4.3. Analysis of Population Structure of Chinese Yam Germplasm Materials

Population structure analysis based on SSR markers revealed a clear genetic division of the 53 Chinese yam germplasm accessions into two groups (K = 2), supported by consistent results from PCA and neighbor-joining tree analyses (Figure 4B–D). This genetic divergence may be attributed to multiple factors, including geographical isolation, historical domestication events, and artificial selection.
The two genetic clusters showed a weak but noticeable correlation with geographical origins.

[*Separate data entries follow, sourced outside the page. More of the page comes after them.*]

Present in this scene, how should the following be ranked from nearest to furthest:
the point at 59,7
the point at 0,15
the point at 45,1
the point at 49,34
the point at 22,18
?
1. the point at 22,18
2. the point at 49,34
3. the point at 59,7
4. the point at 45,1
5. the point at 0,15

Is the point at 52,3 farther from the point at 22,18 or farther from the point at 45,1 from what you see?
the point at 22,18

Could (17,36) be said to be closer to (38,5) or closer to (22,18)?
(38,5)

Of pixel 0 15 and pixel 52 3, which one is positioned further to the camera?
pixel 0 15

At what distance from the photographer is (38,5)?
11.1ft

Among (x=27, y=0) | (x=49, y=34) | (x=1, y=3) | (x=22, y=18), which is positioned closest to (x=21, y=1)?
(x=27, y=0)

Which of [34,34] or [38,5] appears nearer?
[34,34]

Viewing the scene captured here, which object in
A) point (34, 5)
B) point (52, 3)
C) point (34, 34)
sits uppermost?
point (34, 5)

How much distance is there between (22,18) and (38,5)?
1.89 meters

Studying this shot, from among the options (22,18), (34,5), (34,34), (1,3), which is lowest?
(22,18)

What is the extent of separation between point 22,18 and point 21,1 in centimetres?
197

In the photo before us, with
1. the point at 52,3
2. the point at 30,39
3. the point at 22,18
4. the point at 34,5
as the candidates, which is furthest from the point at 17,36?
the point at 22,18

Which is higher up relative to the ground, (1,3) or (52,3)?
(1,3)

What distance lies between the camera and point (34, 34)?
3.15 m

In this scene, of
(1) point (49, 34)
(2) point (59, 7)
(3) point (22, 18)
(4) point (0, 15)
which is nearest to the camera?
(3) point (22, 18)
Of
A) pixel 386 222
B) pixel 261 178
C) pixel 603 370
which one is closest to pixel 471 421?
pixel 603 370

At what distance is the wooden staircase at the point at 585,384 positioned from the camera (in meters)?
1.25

For example, the first group (11 accessions) included materials from northern China (e.g., Hebei, Shandong, and Shanxi) and southwestern regions (e.g., Yunnan and Sichuan), while the second group (42 accessions) was dominated by accessions from central and eastern China (e.g., Henan, Jiangxi, and Hubei). This pattern aligns with the historical cultivation centers of Chinese yam, where northern varieties adapted to temperate climates (e.g., DP39 “Baiyu Yam” from Shandong) and southwestern accessions evolved under subtropical conditions (e.g., DP52 “Honglong Yam” from Yunnan). The presence of admixed individuals (e.g., DP41 “Chenji Tiegun Yam” from Shandong) suggests gene flow between regions due to human migration or trade.

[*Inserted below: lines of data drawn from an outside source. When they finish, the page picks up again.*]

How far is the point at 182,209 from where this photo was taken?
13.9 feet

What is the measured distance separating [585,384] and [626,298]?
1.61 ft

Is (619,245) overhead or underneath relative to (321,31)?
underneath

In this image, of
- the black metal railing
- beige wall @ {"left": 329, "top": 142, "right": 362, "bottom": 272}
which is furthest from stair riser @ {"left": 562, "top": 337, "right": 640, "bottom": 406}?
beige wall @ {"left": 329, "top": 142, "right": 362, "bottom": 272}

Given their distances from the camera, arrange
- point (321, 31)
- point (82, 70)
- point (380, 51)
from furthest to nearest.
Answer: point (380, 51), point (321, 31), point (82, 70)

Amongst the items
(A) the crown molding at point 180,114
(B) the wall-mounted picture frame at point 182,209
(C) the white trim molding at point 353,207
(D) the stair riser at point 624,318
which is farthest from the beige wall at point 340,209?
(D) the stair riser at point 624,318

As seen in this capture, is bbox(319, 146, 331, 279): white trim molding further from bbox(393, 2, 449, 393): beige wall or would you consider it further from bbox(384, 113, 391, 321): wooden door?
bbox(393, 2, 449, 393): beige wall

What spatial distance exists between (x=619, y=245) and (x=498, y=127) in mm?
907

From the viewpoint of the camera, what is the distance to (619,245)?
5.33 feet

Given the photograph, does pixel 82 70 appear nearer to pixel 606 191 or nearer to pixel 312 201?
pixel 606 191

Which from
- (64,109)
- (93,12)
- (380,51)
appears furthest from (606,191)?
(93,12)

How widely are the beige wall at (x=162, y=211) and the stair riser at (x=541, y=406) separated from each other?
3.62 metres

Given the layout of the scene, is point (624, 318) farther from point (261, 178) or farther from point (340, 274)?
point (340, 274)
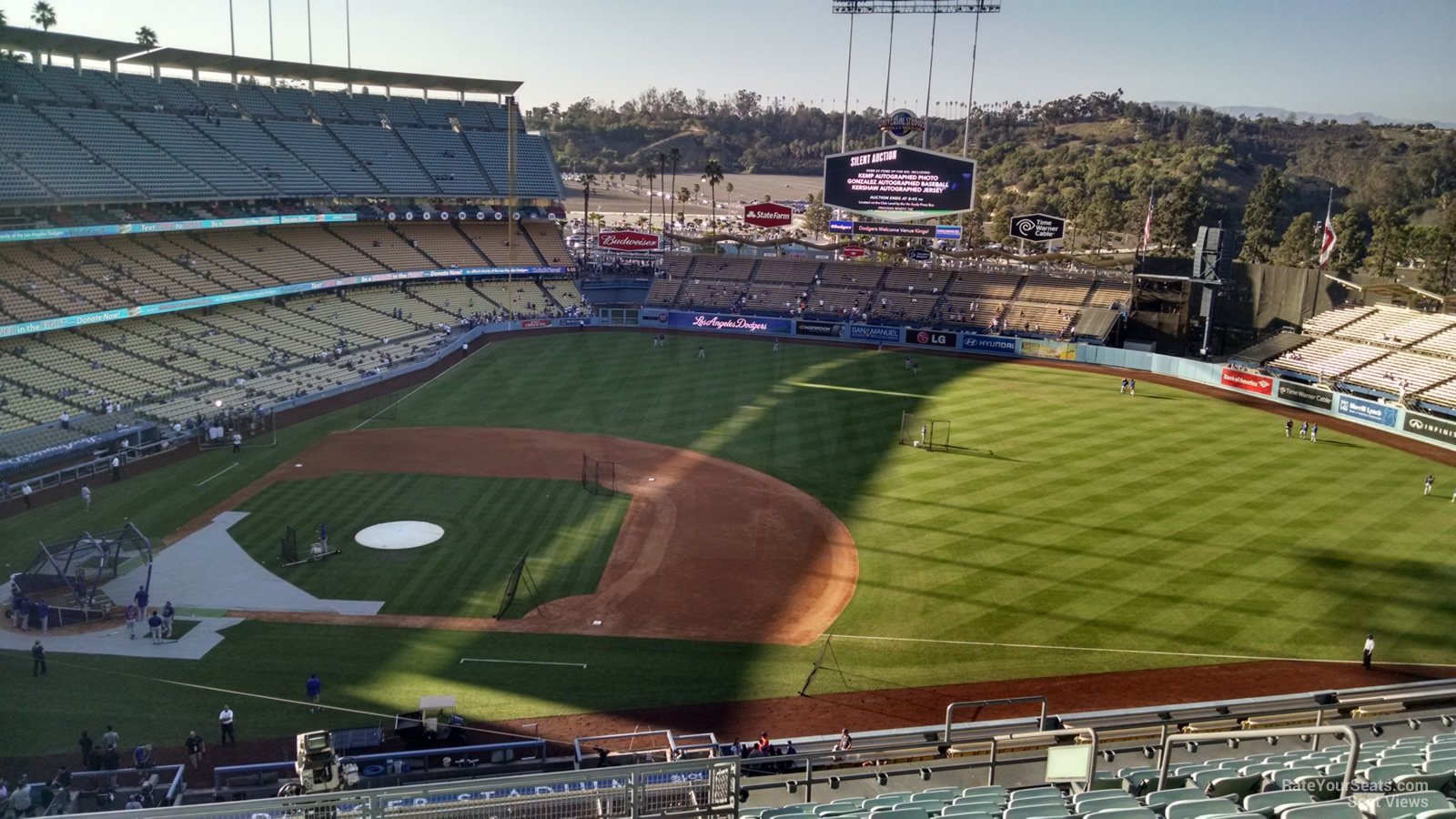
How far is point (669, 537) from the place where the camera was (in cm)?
3203

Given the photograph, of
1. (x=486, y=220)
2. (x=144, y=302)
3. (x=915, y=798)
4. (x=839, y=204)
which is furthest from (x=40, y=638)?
(x=486, y=220)

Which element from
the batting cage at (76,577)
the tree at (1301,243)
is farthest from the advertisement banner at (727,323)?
the batting cage at (76,577)

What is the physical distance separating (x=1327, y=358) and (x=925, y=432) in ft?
90.7

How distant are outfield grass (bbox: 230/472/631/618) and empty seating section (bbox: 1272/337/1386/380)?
40.9m

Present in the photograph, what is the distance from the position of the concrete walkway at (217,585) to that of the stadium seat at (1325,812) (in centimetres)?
2327

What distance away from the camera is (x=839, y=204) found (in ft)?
213

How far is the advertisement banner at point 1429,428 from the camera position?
1704 inches

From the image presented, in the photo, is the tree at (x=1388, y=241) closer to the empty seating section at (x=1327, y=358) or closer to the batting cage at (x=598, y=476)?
the empty seating section at (x=1327, y=358)

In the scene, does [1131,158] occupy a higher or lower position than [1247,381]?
higher

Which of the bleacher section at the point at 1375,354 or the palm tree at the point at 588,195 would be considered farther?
the palm tree at the point at 588,195

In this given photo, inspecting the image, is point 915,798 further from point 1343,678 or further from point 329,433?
point 329,433

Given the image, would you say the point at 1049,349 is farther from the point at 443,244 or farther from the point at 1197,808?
the point at 1197,808

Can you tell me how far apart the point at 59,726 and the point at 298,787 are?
878cm

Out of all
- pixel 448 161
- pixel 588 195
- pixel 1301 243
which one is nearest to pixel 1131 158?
pixel 1301 243
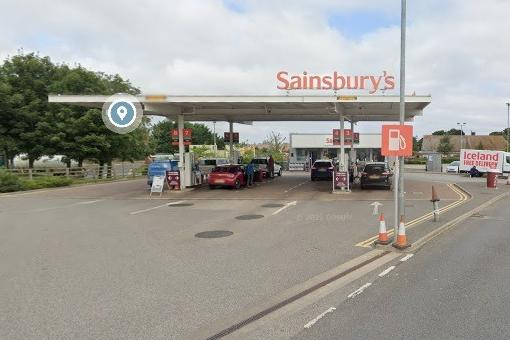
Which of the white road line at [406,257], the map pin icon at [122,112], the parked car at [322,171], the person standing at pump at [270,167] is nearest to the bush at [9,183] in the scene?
the map pin icon at [122,112]

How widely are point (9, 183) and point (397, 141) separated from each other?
2261 centimetres

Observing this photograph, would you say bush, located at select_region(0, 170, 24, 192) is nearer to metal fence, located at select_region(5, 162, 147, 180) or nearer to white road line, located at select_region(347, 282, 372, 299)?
metal fence, located at select_region(5, 162, 147, 180)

Phenotypic divergence between the two genetic clusters may reflect adaptation to local selective pressures. Group 1’s combination of shorter tubers and higher flesh weight suggests selection for yield optimization in northern regions (e.g., Shanxi), whereas Group 2’s elongated tubers align with traditional shape preferences in central China. These ecotypic adaptations were consolidated via PCA, which linked tuber morphology and leaf architecture to primary axes of variation (Table 4).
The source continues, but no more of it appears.